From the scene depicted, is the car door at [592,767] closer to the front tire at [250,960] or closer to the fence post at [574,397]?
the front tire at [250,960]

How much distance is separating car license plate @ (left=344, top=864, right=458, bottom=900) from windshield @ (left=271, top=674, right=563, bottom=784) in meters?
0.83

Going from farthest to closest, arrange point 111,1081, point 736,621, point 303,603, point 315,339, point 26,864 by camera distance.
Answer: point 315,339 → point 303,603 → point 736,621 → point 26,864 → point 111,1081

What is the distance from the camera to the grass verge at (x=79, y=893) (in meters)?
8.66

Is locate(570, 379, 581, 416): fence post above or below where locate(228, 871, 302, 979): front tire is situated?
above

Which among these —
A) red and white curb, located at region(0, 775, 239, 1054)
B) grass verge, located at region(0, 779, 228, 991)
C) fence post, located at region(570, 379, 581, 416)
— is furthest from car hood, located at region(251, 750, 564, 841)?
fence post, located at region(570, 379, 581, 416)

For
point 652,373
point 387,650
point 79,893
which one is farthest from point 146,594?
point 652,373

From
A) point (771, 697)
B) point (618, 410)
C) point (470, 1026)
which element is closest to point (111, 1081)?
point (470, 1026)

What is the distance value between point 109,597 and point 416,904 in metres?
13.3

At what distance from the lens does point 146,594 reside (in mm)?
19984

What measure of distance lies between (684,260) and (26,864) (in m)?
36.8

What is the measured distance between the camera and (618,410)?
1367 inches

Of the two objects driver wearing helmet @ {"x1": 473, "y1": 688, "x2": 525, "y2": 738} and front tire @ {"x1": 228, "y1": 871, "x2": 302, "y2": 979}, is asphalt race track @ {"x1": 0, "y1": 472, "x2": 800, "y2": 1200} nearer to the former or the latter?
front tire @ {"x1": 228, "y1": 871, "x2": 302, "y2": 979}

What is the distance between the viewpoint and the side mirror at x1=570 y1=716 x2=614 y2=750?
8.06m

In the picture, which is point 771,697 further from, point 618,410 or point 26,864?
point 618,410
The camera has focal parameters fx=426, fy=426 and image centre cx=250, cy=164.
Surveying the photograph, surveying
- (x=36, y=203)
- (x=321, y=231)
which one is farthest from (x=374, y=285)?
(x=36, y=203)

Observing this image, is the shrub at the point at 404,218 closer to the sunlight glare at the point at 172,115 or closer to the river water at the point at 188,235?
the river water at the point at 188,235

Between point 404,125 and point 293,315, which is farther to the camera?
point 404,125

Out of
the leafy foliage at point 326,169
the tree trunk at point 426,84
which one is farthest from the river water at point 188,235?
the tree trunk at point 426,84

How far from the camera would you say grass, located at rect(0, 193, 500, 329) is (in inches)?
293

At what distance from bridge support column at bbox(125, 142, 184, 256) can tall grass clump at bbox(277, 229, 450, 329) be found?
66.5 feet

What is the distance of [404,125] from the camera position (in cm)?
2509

########################################

- SHORT PROBLEM: Rewrite the whole listing above, replacing every "camera" with "observer" and leaving everything else unchanged.

- RESULT BELOW:
From the scene depicted, is the car door at [592,767] closer to the front tire at [250,960] or closer to the fence post at [574,397]?
the front tire at [250,960]

How much distance is separating car license plate @ (left=344, top=864, right=458, bottom=900) from windshield @ (left=271, top=674, right=563, bottom=784) in meters?
0.83

Going from farthest to closest, arrange point 111,1081, point 736,621, point 303,603, point 315,339, point 26,864 by observer distance.
Answer: point 315,339 → point 303,603 → point 736,621 → point 26,864 → point 111,1081

What is the distance from the observer to the grass verge at (x=79, y=893) (in meters)?
8.66

Is locate(570, 379, 581, 416): fence post above or below where locate(228, 871, 302, 979): front tire is situated?
above

Which among these —
A) red and white curb, located at region(0, 775, 239, 1054)
B) grass verge, located at region(0, 779, 228, 991)
C) fence post, located at region(570, 379, 581, 416)
— is furthest from car hood, located at region(251, 750, 564, 841)?
fence post, located at region(570, 379, 581, 416)

For
point 652,373
point 387,650
point 79,893
which one is farthest from point 146,594?
point 652,373

From
A) point (771, 697)
B) point (618, 410)
C) point (470, 1026)
which element is closest to point (111, 1081)?
point (470, 1026)

What is the distance value between point 109,597 and point 416,904 in metres?
13.3

At what distance from the lens does point 146,594 reside (in mm)?
19984

What measure of distance lies between (684,260) and (26,864) (in m)?
36.8

What is the measured distance between the observer and (618,410)?
1367 inches

Of the two objects driver wearing helmet @ {"x1": 473, "y1": 688, "x2": 525, "y2": 738} and front tire @ {"x1": 228, "y1": 871, "x2": 302, "y2": 979}, is asphalt race track @ {"x1": 0, "y1": 472, "x2": 800, "y2": 1200} nearer to the former or the latter?
front tire @ {"x1": 228, "y1": 871, "x2": 302, "y2": 979}

What is the distance between the viewpoint and the side mirror at x1=570 y1=716 x2=614 y2=750?
8.06m

In the picture, which is point 771,697 further from, point 618,410 or point 26,864?
point 618,410
The observer has focal parameters fx=426, fy=426 and image centre cx=250, cy=164.
Surveying the photograph, surveying
- (x=36, y=203)
- (x=321, y=231)
which one is farthest from (x=374, y=285)?
(x=36, y=203)

Observing this image, is the shrub at the point at 404,218 closer to the sunlight glare at the point at 172,115 or closer to the river water at the point at 188,235?
the river water at the point at 188,235

Between point 404,125 and point 293,315, which is farther to the observer?
point 404,125

Out of
the leafy foliage at point 326,169
the tree trunk at point 426,84
which one is farthest from the river water at point 188,235?
the tree trunk at point 426,84

How far from the observer would you say grass, located at rect(0, 193, 500, 329) is (in inches)?
293

At what distance from bridge support column at bbox(125, 142, 184, 256) can tall grass clump at bbox(277, 229, 450, 329) be found?
66.5 feet

What is the distance of [404,125] from the observer position (in cm)?
2509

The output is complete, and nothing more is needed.